The senior author is the lead person (e.g., classically the principal investigator; PI), primarily associated with funding, supervision, or major responsibility for the project. Shared co-senior authorship is possible when two (or more) authors provided equal senior-author-level contributions.

Pain (2021)

Standard operating procedure (SOP)

Documents or materials describing study procedures or processes for the purpose of establishing and managing data quality and reproducibility.

Manghani (2011)

Type I error rate

Type I or alpha error rate in statistics refers to the probability of rejecting a null hypothesis when it is actually true. In other words, it is the likelihood of obtaining a statistically significant result by chance alone, without any true underlying effect.

Banerjee et al. (2009)

Type II error rate

Type II or beta error rate in statistics refers to the probability of falsely rejecting the alternative hypothesis and maintaining the null hypothesis, when the alternative hypothesis is actually true. Beta can be used in power analyses.

Hartgerink et al. (2017)

Table 2. Checklist of relevant questions for each step of the research process.

Term

Definition

1) Project start

What is the gap in the literature and my resulting research question?

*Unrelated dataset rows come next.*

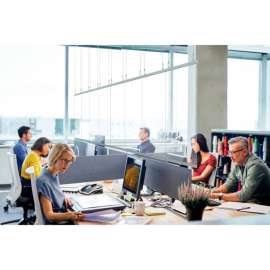 Ceiling Mounted Personal Safety Partition, 4'W x 7'H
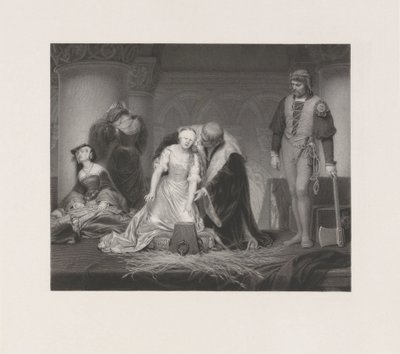 La ejecución de Lady Jane Grey de Paolo Mercuri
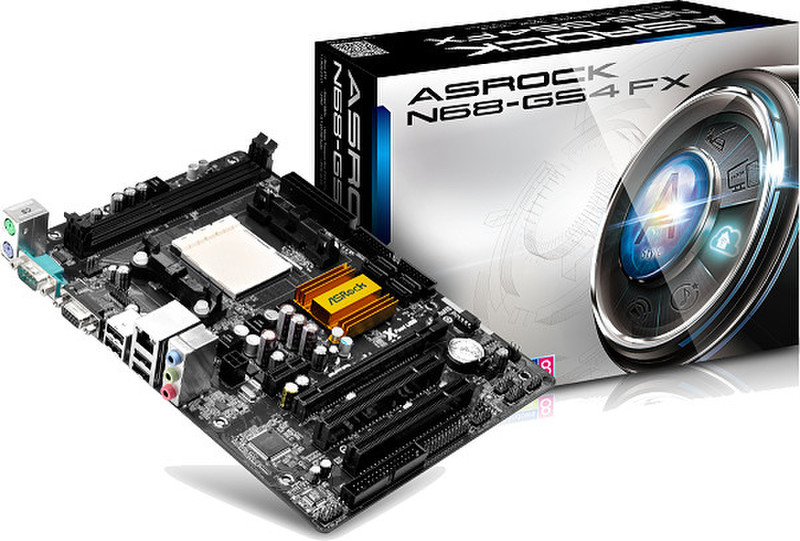 Asrock N68-GS4 FX NVIDIA nForce 630a Socket AM3+ Микро ATX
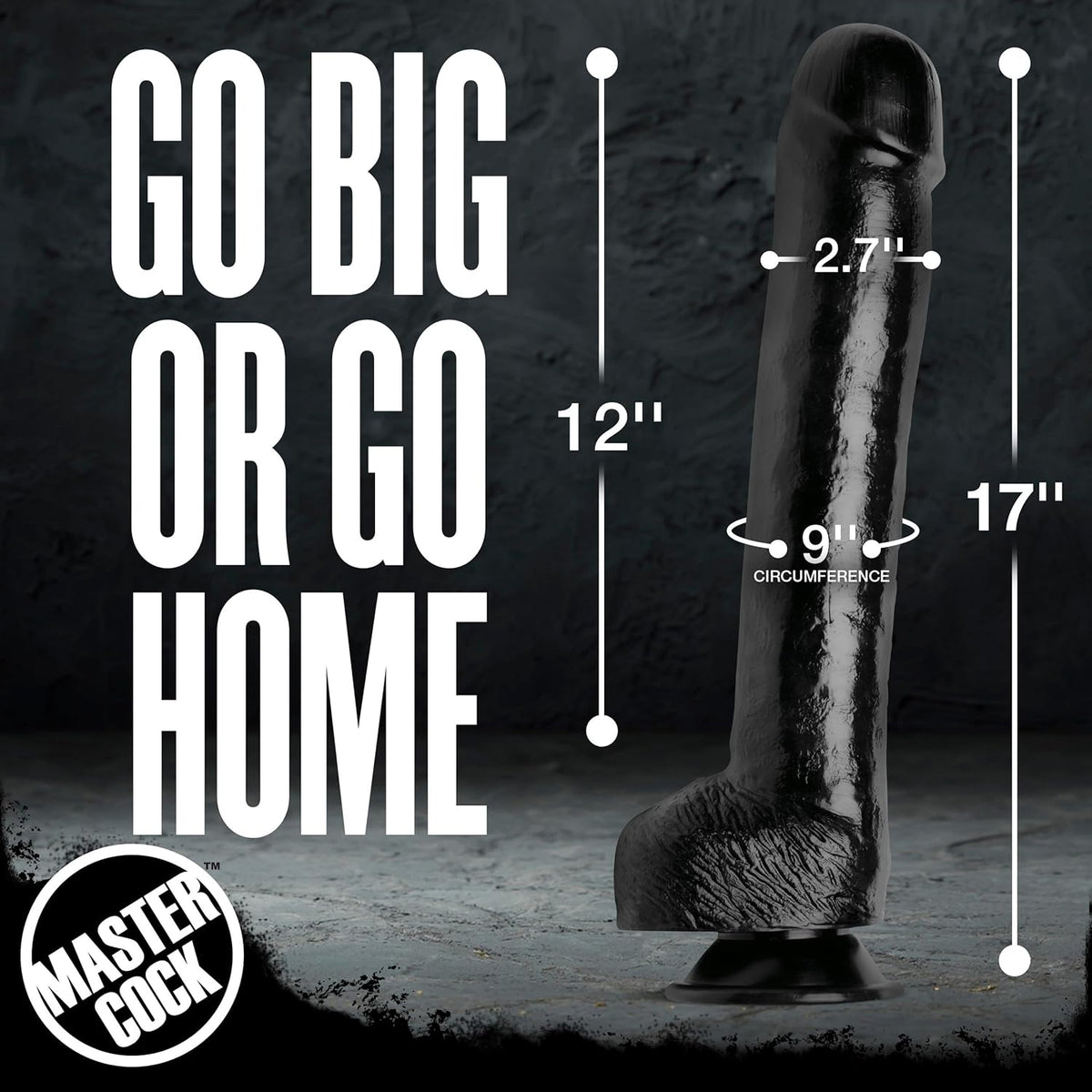 Master Series The Black Destroyer 17" Dildo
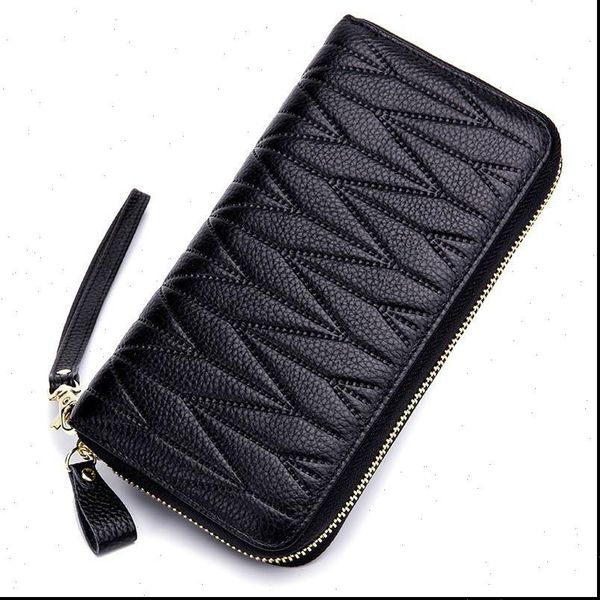 women wallet genuine leather coin purse long clutch bags rfid female card holder money wallets with phone case, Red;black
women wallet genuine leather coin purse long clutch bags rfid female card holder money wallets with phone case, Red;black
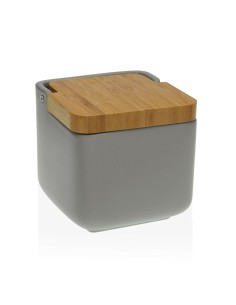 Salière avec couvercle Versa Gris Bambou Dolomite (11,7 x 11 x 11,7 cm)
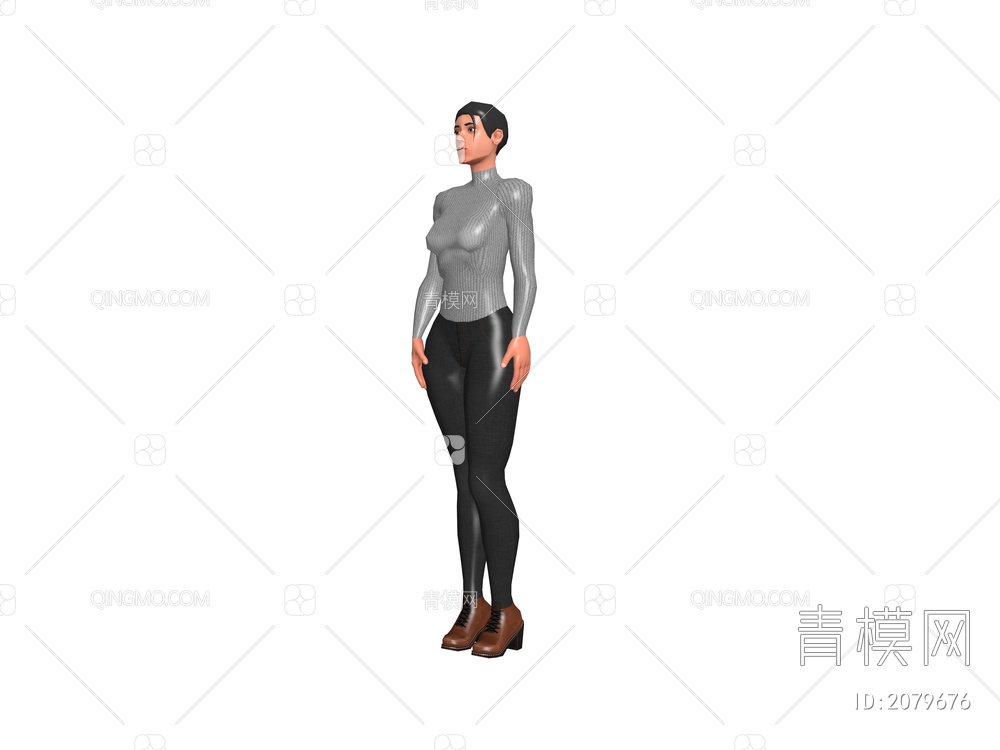 女人3D模型下载【ID:2079676】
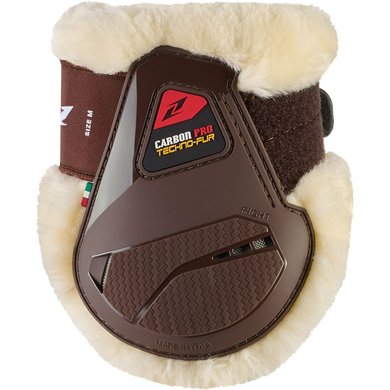 Zandona Fetlock Boots Carbon Pro Techno-Fur Young Brown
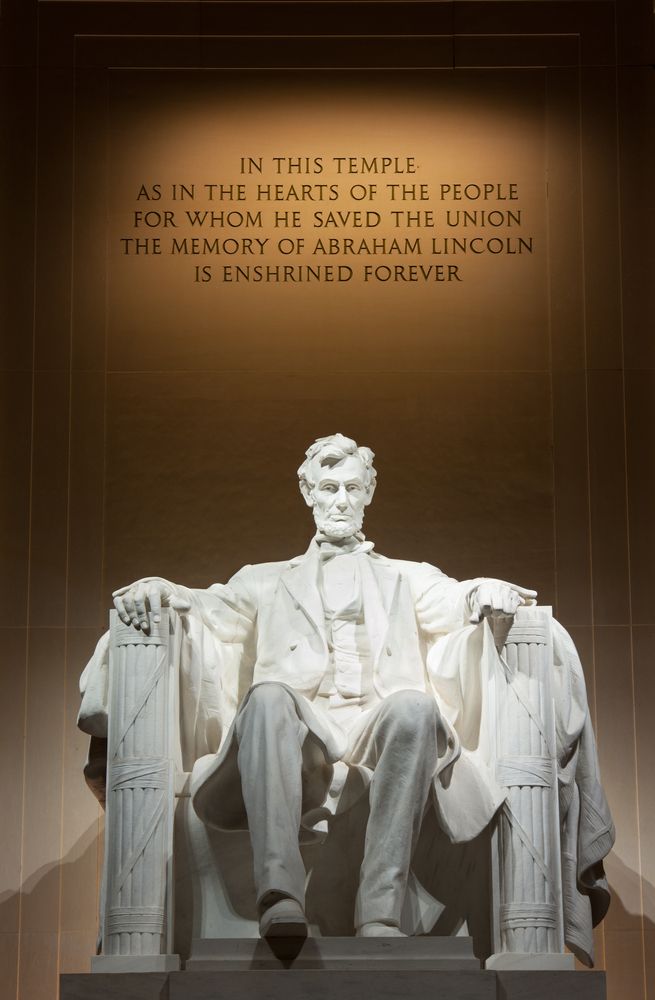 Statue of Lincoln at Lincoln Memorial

Is funding available to conduct the project?

What are the time plan and work packages of the project?

Who is responsible for what in the project?

2) Study design

What are thr hypotheses and how can they be tested?

Which independent variables (IVs) are manipulated?

Which dependent variables (DVs) need to be measured?

Is approval by an ethics/institutional review board (IRB) needed?

How large should the sample be?

3) Study implementation

What measures are most fitting (tasks, questionnaires, etc.)?

What stimuli need to be created (e.g., pictures, videos, text)?

Which programming environment should be used?

4) Piloting

Is the study feasible?

Do all manipulations work as intended?

5) Data collection

How can we make sure my data is safely stored, accessible, and backed up?

Is the data collected in a way that protects private and sensitive information (e.g., of participants?

6) Data validation

How can we ensure the quality and accuracy of the data?

How can we store the data reproducibly?

7) Data analysis

What are specific analysis pipelines and programs that can be used for specific types of data (e.g., EEG, (f)MRI, behavior)?

What open-source software is a good alternative to proprietary products?

Which tools allow complete replicability of an analysis pipeline, independent of the specific operating system of a user or continuous software updates?

How are results visualized in a captivating, yet transparent and maximally inclusive way?

8) Writing the manuscript

What is the scope of the paper?

What is the target audience and journal?

How to write a convincing abstract?

How to properly credit authors?

How to find and cite sources correctly?

What frameworks allow to conveniently write a reproducible manuscript?

9) Publication

Where to upload data, code, materials, and/or a preprint?

Is the published data FAIR (“Findable, Accessible, Interoperable, and Reusable”)?

How to write a cover letter?

How to write a rebuttal to reviewer comments?

10) Dissemination

How to design a poster for a conference?

How to prepare a scientific presentation?

How to present your research to a lay audience?